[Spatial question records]
================
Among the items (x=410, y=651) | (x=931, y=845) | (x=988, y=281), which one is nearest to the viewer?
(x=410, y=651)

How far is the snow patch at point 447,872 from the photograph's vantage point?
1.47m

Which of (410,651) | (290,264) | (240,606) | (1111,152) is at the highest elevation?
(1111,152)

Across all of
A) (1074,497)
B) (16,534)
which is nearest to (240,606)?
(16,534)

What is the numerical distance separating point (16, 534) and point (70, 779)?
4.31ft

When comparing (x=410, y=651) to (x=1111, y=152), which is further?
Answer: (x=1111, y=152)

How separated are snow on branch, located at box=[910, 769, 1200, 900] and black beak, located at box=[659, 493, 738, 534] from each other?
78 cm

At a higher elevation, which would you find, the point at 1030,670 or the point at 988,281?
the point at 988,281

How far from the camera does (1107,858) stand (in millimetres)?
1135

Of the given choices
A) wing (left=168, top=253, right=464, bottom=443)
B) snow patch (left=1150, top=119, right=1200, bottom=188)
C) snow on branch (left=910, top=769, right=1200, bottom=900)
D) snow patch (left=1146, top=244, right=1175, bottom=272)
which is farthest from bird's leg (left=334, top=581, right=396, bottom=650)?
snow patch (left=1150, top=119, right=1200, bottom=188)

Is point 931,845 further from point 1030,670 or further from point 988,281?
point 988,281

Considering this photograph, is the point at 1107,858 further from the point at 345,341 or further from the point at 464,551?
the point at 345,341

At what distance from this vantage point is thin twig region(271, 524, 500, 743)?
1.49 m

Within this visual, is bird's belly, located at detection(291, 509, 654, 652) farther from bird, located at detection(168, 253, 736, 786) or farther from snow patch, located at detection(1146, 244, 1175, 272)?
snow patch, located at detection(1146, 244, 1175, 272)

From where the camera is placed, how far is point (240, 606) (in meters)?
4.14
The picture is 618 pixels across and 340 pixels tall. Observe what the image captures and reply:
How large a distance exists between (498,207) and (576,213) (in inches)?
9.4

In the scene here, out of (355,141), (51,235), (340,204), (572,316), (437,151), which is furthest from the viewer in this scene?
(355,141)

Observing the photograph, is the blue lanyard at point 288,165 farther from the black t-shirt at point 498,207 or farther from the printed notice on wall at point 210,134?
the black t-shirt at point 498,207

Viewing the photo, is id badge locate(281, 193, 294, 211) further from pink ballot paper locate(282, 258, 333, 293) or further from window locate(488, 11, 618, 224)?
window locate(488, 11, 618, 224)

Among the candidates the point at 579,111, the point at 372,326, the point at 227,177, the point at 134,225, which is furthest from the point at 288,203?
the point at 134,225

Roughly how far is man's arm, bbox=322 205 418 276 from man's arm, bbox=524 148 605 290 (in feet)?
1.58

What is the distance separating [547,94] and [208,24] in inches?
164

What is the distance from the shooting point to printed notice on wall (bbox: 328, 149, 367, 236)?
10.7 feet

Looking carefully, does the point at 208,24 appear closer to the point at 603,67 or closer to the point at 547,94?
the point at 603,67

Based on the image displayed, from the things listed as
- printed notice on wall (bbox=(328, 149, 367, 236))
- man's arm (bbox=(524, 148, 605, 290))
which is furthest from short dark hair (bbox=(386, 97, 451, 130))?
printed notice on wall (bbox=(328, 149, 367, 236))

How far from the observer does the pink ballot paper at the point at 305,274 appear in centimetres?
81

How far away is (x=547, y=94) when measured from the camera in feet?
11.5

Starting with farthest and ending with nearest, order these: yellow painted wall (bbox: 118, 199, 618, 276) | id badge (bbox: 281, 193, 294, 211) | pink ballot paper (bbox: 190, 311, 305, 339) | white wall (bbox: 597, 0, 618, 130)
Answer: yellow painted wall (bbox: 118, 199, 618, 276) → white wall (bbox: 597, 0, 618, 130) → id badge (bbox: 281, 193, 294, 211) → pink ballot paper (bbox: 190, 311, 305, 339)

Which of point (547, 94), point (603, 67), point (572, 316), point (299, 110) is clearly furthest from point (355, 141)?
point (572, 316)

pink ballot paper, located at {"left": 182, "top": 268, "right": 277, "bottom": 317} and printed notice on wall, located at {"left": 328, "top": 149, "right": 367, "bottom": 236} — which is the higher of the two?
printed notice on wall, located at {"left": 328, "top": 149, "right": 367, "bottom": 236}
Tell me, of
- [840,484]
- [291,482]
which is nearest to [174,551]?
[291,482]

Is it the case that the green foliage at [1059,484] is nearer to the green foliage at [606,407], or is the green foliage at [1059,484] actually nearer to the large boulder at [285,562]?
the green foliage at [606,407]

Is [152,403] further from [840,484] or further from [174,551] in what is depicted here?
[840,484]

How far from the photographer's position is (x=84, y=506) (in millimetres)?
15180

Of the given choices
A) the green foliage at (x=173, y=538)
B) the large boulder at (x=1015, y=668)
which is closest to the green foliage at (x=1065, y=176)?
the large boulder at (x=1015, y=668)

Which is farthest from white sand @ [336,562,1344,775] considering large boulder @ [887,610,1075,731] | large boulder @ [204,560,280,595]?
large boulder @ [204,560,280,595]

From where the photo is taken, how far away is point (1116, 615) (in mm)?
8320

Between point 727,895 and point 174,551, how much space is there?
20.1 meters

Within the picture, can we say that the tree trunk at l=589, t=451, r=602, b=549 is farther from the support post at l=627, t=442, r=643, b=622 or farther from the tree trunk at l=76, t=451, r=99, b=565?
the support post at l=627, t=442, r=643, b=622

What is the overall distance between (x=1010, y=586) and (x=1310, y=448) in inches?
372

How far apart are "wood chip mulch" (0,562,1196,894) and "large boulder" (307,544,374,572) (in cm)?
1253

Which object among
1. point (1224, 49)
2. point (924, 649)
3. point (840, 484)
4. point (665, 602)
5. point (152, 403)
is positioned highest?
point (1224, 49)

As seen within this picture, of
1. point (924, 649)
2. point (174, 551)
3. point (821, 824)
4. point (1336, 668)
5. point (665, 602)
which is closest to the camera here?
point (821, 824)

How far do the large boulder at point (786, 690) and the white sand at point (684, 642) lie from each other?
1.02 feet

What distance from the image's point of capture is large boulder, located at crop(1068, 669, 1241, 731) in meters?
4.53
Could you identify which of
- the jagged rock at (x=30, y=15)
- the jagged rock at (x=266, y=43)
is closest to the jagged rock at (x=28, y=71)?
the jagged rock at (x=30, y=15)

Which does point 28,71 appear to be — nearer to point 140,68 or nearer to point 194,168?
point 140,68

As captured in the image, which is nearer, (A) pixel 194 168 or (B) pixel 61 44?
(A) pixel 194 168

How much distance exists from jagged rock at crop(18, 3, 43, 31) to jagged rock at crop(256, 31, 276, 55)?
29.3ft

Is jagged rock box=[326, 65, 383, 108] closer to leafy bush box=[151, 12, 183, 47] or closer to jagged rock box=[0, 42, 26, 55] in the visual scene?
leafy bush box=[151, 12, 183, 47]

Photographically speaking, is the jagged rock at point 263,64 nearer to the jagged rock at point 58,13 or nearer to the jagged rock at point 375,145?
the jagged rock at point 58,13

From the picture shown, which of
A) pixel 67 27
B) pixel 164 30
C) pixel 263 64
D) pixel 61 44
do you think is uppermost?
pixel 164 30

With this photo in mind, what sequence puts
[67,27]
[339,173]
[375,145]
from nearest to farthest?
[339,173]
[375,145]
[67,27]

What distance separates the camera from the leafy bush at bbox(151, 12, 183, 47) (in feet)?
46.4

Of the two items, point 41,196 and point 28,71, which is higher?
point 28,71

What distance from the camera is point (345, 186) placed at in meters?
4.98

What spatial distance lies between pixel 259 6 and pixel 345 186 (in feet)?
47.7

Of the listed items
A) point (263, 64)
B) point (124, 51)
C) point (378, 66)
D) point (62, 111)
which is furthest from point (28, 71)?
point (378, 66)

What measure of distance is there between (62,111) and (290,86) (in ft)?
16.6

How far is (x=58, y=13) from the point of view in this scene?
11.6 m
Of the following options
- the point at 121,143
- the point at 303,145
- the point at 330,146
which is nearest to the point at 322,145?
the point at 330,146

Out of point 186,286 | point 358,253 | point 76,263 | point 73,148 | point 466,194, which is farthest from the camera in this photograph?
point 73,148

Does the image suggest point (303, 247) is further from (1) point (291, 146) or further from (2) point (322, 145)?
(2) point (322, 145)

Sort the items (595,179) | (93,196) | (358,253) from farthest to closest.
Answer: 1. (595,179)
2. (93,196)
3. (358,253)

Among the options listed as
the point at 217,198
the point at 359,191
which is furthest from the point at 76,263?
================
• _WHAT YOU HAVE TO DO_: Return exactly the lines from the one containing "What distance separates" through the last line of the records above, both included, and nothing else.

• _SOLUTION BELOW_:
What distance separates the camera from the leafy bush at bbox(151, 12, 183, 47) (in feet)?
46.4

Of the two items, point 41,196 and point 28,71, which is higher?
point 28,71

What distance from the camera is point (345, 186) placed at in meters?
4.98

What spatial distance lies between pixel 259 6 and pixel 345 186 (in feet)?
47.7

Of the listed items
A) point (263, 64)
B) point (124, 51)
C) point (378, 66)
D) point (62, 111)
which is furthest from point (28, 71)?
point (378, 66)

What measure of distance is there between (62,111) and (290,86) (in ft)?
16.6

How far is (x=58, y=13) from the point of view in this scene?
11.6 m
Of the following options
- the point at 121,143
- the point at 303,145
- the point at 330,146
which is nearest to the point at 322,145?
the point at 330,146

Out of point 186,286 | point 358,253 | point 76,263 | point 73,148 | point 466,194, which is farthest from the camera in this photograph?
point 73,148

Does the image suggest point (303, 247) is further from (1) point (291, 146) or further from (2) point (322, 145)?
(2) point (322, 145)

Sort the items (595,179) | (93,196) | (358,253) from farthest to closest.
Answer: 1. (595,179)
2. (93,196)
3. (358,253)

Among the options listed as
the point at 217,198
the point at 359,191
which is furthest from the point at 76,263?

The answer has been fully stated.